PROVIDED TEXT start

Tuesday, May 6, 2008

Loving St Judes Cellar

Brunswick St, Fitzroy is a fair hike from my neck of the woods - St Kilda.

So getting up across the river on a cold Melbourne night, in the rain, was a big call but I was pretty keen to try out the month old St Judes Cellars. We were a little scared through, phoning four times that day - Sunday - the phone rang out and once it was answered by someone that told me they would call back, yet didn't. Obviously we really wanted to go, so a mental backup list was made, in case we not be able to secure a perch at the bar.
We should not have been that worried. St Judes was busy, but never full in the few hours we were there.

A rocky and intimidating start, but the wash-up? I loved it and wish I had a St Judes, closer to home.
I don't think you really have experienced St Judes unless you sit at the bar, perched on a wire framed stool, staring into the busy kitchen and chatting with the waiters. You need to be part of the action, it's kind of like going to MoVida and sitting at the bar, if you don't, you miss out.

PROVIDED TEXT end
RECORDS SHOWN start

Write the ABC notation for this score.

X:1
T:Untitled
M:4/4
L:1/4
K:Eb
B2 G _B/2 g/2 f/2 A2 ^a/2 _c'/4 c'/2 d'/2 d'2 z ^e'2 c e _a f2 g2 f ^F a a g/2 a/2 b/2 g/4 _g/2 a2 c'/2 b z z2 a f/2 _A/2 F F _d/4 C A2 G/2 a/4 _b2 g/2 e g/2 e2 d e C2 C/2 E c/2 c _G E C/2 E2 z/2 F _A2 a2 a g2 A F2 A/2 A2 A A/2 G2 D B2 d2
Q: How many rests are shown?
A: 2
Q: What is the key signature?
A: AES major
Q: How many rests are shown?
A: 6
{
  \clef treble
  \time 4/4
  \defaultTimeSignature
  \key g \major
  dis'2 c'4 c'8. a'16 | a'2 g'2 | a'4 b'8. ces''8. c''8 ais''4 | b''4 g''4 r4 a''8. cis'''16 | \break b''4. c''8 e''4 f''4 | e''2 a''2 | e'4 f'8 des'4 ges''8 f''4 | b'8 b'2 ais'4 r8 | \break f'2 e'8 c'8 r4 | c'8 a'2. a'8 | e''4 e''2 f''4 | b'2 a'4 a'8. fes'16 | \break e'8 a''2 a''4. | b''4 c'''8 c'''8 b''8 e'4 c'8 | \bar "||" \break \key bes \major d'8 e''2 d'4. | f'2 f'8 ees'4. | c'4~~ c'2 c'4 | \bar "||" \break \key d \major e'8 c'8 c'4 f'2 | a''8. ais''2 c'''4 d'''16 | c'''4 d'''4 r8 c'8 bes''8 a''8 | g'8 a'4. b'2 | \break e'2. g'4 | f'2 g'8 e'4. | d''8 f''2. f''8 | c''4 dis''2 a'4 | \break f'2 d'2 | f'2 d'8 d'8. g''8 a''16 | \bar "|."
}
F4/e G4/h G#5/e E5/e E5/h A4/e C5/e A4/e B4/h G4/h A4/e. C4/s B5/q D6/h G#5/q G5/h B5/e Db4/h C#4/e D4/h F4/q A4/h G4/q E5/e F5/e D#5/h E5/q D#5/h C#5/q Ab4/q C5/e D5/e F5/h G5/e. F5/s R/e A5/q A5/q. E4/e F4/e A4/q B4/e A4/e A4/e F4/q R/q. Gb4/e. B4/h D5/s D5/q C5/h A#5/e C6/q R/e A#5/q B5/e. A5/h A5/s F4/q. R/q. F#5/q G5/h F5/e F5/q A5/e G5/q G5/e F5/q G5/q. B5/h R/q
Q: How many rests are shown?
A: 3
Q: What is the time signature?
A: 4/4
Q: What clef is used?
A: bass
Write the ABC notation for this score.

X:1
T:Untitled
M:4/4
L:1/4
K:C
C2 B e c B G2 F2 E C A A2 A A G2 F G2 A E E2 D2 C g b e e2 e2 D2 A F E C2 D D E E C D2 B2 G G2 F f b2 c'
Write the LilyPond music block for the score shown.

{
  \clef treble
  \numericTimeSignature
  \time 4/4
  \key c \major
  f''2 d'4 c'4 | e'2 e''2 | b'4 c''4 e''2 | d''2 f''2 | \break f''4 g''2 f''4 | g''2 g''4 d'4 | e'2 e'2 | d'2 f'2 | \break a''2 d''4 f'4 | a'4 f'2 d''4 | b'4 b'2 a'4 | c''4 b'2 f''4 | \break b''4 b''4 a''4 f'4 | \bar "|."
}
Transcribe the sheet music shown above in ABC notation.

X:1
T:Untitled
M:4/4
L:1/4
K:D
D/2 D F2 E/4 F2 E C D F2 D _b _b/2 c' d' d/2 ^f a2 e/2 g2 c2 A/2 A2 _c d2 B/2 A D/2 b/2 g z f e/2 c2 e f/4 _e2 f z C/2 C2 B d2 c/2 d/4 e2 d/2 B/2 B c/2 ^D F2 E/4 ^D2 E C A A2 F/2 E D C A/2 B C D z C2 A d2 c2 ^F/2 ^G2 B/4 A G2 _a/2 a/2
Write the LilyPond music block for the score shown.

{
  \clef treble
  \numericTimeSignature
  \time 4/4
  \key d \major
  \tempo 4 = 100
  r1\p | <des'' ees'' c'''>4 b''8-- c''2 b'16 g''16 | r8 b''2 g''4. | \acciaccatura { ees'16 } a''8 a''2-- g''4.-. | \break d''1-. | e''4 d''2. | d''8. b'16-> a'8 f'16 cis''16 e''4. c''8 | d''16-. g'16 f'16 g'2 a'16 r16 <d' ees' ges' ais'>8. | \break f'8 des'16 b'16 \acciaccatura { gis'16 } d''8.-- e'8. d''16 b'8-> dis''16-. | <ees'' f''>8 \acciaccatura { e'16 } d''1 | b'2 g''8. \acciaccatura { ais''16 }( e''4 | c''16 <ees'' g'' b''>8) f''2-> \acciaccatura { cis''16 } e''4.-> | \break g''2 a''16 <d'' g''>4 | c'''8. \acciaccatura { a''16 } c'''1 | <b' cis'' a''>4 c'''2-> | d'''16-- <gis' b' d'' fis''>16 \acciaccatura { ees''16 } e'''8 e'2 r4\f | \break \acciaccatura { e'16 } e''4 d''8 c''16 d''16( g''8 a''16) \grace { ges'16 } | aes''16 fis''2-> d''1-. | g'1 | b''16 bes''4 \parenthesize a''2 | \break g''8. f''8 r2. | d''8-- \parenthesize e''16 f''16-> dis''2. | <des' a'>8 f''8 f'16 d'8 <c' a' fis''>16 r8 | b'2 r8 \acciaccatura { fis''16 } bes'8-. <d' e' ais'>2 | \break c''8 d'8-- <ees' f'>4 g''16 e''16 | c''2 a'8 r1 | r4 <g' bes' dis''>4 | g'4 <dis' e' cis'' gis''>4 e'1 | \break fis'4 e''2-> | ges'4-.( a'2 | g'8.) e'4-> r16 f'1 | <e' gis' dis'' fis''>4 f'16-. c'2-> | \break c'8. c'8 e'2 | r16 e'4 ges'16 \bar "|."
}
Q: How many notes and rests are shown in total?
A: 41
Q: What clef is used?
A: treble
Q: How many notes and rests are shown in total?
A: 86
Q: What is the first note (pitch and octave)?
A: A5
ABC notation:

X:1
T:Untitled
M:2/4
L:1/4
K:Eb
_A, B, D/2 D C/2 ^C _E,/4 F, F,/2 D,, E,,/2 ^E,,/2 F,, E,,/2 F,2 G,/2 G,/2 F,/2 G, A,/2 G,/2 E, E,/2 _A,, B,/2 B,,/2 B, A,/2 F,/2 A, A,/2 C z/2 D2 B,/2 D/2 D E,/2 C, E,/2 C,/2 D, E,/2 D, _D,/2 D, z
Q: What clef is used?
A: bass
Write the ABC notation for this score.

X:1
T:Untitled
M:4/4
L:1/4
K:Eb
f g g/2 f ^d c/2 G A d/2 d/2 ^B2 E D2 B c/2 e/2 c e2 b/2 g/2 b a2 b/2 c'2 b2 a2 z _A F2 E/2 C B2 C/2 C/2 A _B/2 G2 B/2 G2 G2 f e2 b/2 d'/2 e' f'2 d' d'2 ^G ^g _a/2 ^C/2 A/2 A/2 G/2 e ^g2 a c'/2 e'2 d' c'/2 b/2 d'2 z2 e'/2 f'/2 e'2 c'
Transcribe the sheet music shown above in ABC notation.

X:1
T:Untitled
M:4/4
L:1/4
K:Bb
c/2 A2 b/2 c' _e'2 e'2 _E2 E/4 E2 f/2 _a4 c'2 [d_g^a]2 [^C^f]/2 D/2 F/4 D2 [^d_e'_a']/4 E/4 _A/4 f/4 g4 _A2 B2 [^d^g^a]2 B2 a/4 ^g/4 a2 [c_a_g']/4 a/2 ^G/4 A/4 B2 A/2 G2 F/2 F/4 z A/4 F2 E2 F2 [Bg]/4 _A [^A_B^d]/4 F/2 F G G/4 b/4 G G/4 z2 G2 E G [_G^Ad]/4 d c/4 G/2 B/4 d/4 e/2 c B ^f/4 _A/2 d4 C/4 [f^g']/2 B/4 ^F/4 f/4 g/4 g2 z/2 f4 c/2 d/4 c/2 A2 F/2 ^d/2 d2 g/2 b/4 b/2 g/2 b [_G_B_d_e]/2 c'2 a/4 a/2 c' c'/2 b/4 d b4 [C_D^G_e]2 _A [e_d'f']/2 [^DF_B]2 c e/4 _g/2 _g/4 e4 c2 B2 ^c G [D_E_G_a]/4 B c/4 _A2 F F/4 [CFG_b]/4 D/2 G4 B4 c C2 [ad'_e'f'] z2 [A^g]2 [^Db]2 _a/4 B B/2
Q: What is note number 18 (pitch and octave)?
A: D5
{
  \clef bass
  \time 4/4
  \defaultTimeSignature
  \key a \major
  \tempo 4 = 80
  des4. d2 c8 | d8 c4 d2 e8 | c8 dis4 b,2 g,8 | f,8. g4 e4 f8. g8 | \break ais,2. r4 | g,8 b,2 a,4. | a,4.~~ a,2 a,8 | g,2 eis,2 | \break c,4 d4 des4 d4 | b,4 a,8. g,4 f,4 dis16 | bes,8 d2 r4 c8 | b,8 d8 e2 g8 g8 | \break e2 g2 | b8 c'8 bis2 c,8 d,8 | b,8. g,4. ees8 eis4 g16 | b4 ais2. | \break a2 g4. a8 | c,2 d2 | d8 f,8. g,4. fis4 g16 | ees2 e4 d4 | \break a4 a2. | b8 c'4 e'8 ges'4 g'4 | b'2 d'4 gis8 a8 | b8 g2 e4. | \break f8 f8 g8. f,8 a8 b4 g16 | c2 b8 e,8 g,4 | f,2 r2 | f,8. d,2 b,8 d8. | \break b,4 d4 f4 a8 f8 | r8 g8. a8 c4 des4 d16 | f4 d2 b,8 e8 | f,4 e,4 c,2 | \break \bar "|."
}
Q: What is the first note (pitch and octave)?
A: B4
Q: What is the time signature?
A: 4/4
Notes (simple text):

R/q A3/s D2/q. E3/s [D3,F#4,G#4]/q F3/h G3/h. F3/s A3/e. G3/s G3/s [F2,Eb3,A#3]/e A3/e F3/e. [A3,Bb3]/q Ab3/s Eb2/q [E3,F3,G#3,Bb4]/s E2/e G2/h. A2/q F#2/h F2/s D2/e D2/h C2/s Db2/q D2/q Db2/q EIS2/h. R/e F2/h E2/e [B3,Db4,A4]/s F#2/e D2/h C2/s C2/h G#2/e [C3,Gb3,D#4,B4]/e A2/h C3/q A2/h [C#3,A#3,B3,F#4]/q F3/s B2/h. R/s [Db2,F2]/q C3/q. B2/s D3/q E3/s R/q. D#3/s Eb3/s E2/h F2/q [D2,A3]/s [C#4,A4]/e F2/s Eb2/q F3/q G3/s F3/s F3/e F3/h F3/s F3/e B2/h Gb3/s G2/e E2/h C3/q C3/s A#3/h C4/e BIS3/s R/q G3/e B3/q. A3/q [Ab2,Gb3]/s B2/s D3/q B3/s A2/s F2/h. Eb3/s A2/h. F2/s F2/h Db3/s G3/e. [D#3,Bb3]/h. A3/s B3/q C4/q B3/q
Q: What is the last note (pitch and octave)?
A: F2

RECORDS SHOWN end

**PROBLEM:** List every place named in the blog post, including restaurants.

**EXPECTED OUTPUT:** St Judes Cellar, Brunswick St, Fitzroy, St Kilda, Melbourne, MoVida